The diffusion external layer implements a special initialisation procedure: the structure is established among the child processes and sets of genes are exchanged between the child processes to create the shadow copies. See section Kernel Initialisation. The first mechanism is provided by a special message (tag MT_INIT, special tag MS_NEIGHBOURS) sent by the parent process to each child process. These messages contain the PIDs of the direct neighbours of the given process. The second mechanism is provided by the message (tag MT_INIT, special tag MS_BORDERLAND), which contains the serialized borderland genes. These genes are connected as shadow copies to the subpopulation grid structure.

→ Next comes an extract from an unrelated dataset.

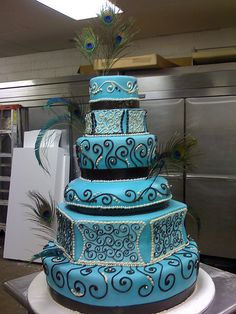 Blue peacock cake with fudge piping Would make a sweet birthday cake for me....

The standard genetic algorithm cannot be performed in the case of diffusion method, because it does nor respect the subpopulation grid structure. The diffusion layer overrides method TGACover::GABody(), where the main loop of genetic algorithm is implemented. Actually the used mechanism is:
The diffusion external layer sends messages on the priority PRIORITY_OTHER (see Messages ), reserved for external layers. The only message it sends during the computation has tag MT_DIFFUSION and special tag MS_BCHANGE. This message contains the serialized gene that was changed during the computation of another child process (a direct neighbour). This message is sent only to processes which maintain the shadow copy of the changed gene. Whenever the message is received, the proper shadow copy is refreshed. These messages can be buffered to reduce the network load.